Con el pie ya en el estribo para entrar en el coche, Quini miró en su dirección; Mani y el Templao creyeron que era una mirada casual pero muy pronto cambiaron de idea cuando Quini volvió a salir del coche y corrió hacia ellos.
-¿Qué hacéis aquí? Comentan que habéis muerto.
-Po mira tú –respondió el Templao-. Estamos vivitos y coleando.
-¿Intentáis refugiaros en el consulao?
-No, que va –respondió Mani-. Tratamos de encontrar a la de los barcos.

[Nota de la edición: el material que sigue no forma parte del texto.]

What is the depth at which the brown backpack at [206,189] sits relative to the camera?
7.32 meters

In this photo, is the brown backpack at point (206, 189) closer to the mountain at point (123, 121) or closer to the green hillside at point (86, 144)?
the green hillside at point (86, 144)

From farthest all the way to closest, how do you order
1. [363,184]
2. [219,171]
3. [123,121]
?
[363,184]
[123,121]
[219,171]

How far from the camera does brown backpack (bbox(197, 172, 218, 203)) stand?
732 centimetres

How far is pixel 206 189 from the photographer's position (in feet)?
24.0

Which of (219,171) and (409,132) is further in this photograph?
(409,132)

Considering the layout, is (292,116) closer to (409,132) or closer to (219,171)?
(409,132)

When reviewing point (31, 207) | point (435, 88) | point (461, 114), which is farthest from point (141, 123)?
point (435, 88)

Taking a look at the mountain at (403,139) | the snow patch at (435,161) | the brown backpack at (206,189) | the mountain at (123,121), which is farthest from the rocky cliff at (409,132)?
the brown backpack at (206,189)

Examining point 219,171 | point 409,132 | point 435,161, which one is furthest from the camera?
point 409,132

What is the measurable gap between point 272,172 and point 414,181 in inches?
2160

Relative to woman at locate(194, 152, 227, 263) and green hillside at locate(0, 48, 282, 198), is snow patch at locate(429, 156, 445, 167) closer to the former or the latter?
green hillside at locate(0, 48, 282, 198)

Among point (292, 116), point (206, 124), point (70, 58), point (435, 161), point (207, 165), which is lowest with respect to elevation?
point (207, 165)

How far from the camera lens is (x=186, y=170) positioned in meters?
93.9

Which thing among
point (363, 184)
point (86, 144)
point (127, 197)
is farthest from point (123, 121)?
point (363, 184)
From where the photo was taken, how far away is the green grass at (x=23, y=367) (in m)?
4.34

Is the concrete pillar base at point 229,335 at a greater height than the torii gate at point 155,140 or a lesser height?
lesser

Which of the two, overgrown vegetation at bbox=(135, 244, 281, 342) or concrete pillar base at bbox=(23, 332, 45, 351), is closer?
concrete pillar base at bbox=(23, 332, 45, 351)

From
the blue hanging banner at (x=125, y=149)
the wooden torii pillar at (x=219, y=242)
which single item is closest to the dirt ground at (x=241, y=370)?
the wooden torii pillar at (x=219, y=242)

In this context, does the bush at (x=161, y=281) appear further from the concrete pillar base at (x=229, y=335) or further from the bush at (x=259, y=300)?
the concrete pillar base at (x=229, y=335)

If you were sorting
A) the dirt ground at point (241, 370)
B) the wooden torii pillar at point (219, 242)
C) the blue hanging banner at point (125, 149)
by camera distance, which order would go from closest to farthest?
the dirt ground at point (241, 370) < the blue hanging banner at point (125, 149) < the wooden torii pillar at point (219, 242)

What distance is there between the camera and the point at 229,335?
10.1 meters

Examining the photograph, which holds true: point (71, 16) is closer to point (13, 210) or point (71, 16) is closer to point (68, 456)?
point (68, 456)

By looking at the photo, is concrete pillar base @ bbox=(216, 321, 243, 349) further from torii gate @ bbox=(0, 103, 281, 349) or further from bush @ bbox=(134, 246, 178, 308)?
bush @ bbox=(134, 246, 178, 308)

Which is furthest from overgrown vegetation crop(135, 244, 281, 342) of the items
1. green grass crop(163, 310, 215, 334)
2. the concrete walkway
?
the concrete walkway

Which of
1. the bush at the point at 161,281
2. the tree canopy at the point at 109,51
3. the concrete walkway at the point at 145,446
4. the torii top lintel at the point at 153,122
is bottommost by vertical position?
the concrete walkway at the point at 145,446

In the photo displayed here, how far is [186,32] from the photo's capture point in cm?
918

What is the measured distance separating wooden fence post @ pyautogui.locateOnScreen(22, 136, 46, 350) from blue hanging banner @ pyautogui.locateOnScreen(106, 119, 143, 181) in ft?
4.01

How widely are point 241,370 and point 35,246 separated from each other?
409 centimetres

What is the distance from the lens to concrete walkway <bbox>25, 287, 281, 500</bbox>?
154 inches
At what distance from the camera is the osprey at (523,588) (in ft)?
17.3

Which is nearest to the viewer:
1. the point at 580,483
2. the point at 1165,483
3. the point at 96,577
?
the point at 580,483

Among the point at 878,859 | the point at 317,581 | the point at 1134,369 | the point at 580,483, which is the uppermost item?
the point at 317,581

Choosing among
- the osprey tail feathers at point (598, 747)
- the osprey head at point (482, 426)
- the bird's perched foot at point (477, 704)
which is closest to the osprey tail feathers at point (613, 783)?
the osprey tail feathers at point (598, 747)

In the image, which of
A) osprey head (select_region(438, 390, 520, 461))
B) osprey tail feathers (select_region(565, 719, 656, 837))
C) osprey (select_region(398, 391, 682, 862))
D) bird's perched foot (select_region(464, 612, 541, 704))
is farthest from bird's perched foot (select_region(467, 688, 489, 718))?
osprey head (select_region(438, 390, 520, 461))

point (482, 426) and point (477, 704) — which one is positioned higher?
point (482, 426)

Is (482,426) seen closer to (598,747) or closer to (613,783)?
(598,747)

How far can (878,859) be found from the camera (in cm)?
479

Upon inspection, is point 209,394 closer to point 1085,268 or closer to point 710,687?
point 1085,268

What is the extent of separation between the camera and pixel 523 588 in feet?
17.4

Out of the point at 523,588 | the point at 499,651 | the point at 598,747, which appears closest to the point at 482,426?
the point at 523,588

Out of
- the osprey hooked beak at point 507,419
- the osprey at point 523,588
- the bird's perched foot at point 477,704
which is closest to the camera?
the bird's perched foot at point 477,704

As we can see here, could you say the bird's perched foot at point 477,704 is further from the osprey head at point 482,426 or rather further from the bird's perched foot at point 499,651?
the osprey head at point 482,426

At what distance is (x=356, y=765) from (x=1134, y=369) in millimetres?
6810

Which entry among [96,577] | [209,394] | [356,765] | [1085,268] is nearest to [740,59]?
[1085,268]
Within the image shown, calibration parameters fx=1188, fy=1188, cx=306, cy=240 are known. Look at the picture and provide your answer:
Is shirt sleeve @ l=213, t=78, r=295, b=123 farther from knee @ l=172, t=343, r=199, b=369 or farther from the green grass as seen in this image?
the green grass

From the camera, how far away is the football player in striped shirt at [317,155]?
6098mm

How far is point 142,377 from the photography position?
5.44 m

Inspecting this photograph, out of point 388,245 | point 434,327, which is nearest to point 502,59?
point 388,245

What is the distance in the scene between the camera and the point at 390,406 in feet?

-No está ahí –informó Quini con seguridad-. Ni en los demás consulaos; media Málaga se ha refugiao en dominios extranjeros… ¡qué pechá! Oí decir que la de los barcos está en el Hospital Militar.
-Tampoco está allí. Ya hemos preguntao –afirmó el Templao.

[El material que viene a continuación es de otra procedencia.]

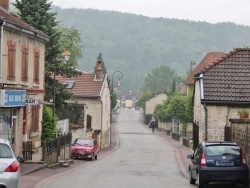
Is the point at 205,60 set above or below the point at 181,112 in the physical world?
above

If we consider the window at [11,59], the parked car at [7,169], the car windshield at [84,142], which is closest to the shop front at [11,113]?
the window at [11,59]

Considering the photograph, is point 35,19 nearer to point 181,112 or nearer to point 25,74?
point 25,74

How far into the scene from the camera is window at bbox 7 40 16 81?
27.0m

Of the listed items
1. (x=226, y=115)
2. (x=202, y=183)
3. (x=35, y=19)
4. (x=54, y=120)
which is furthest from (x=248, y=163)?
(x=35, y=19)

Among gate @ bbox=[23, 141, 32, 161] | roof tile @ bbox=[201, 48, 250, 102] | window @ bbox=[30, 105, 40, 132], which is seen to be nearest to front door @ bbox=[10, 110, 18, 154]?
gate @ bbox=[23, 141, 32, 161]

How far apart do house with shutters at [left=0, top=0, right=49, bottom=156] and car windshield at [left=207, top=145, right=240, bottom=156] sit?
9.63 m

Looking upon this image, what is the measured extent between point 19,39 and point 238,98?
1130 centimetres

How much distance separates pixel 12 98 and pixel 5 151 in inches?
452

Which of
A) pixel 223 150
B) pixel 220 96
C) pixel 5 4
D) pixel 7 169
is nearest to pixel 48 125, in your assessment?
pixel 5 4

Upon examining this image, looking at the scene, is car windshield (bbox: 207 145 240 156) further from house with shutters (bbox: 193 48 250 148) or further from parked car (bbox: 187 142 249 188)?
house with shutters (bbox: 193 48 250 148)

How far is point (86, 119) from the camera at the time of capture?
52.2 metres

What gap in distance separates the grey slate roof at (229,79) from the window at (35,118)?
9.25 m

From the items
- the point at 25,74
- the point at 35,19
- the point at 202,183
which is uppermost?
the point at 35,19

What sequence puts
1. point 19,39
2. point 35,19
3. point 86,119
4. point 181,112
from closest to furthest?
point 19,39 → point 35,19 → point 86,119 → point 181,112
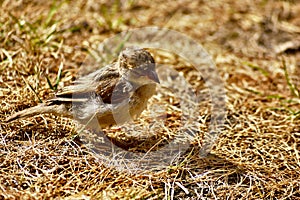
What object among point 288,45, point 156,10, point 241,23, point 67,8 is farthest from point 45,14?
point 288,45

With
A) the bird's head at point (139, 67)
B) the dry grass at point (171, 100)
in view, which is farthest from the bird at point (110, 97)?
the dry grass at point (171, 100)

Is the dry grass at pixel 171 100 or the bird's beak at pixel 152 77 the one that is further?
the bird's beak at pixel 152 77

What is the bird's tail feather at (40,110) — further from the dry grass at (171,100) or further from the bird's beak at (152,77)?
the bird's beak at (152,77)

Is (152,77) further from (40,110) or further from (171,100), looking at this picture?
(171,100)

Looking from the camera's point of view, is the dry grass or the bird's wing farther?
the bird's wing

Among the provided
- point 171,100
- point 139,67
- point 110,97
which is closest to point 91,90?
point 110,97

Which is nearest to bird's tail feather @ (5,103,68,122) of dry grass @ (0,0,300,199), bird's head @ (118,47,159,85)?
dry grass @ (0,0,300,199)

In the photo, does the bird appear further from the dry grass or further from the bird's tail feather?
the dry grass

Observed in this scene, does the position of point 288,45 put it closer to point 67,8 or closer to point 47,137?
point 67,8
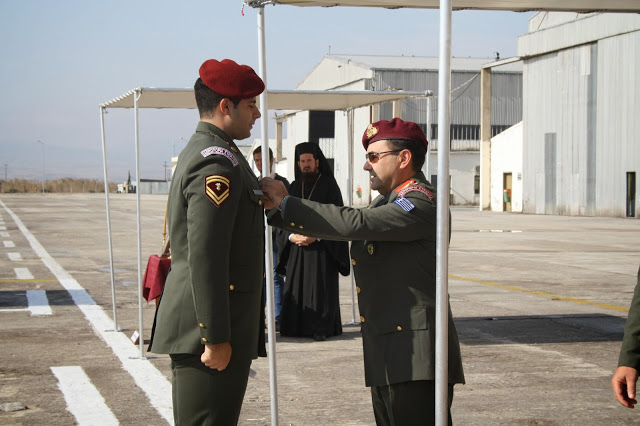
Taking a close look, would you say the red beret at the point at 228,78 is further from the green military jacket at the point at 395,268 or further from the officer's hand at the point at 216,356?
the officer's hand at the point at 216,356

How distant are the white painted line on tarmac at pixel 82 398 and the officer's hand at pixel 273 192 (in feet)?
9.77

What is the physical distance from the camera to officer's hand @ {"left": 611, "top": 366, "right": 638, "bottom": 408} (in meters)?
2.86

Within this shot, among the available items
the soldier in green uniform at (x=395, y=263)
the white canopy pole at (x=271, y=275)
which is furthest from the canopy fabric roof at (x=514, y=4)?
the soldier in green uniform at (x=395, y=263)

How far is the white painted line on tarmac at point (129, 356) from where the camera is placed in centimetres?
640

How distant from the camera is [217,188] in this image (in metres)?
3.10

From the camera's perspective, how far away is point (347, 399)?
21.1 feet

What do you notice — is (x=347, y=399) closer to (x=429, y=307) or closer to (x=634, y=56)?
(x=429, y=307)

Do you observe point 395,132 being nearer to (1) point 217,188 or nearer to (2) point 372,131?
(2) point 372,131

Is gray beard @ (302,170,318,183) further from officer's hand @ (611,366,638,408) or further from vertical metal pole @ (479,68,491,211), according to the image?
vertical metal pole @ (479,68,491,211)

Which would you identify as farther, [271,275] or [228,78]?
[271,275]

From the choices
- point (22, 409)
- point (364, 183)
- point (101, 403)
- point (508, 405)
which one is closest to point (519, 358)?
point (508, 405)

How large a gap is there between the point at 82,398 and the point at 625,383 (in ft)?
15.2

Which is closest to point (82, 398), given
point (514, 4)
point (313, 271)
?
point (313, 271)

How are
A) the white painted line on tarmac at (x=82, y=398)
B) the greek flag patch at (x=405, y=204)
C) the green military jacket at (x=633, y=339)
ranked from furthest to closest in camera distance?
the white painted line on tarmac at (x=82, y=398)
the greek flag patch at (x=405, y=204)
the green military jacket at (x=633, y=339)
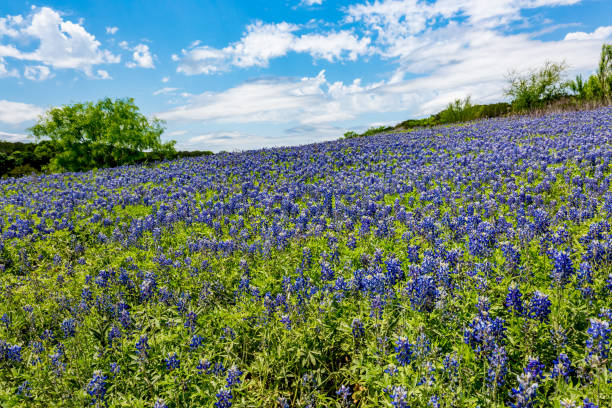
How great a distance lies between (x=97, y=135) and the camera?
3266 cm

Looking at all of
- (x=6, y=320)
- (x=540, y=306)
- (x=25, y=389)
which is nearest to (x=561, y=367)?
(x=540, y=306)

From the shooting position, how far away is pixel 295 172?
45.7 ft

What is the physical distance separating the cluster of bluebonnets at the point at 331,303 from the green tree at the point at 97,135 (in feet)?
82.3

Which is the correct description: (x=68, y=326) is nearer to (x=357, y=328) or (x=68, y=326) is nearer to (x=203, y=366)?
(x=203, y=366)

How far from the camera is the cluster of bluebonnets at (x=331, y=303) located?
3154mm

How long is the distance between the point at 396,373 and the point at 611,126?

-Pero estar, ha estao –afirmó Quini con rotundidad-. Como estuvo el hijo del barbero, el Serafín; pero ya se ha ío; ahora anda detrás de los italianos a toas horas. ¿Por qué no buscáis a la de los barcos por el Compás? No sé quién, me dijeron que una prima suya vive por allí. Me lo contaron en la calle… ¿Has visto ya a tu Inma? –preguntó al Templao.
Sobresaltado, éste examinó la expresión de Quini con suspicacia, antes de responder.
-Mi Inma ha muerto –dijo con un quejido.
-¡Qué va! –discrepó Quini.
Con los ojos desorbitados y un escalofrío recorriéndole la espalda de modo fulminante, el Templao preguntó:
-¿Qué quieres decir?
Quini, antaño quinqui irrecuperable y ahora disfrazado de persona respetable, aunque ridícula, eludió de modo forzado las dos miradas, compuso una expresión desencajada y titubeó:
-Que… yo… No, nada, olvídalo. Me habré confundío. Mirad, si queréis ustedes un consejo, echar a correr y perderos de aquí. Iros con el loco de la playa.
-También ha muerto –dijo Mani
-¿Qué el Chafarino ha muerto? ¡Qué va!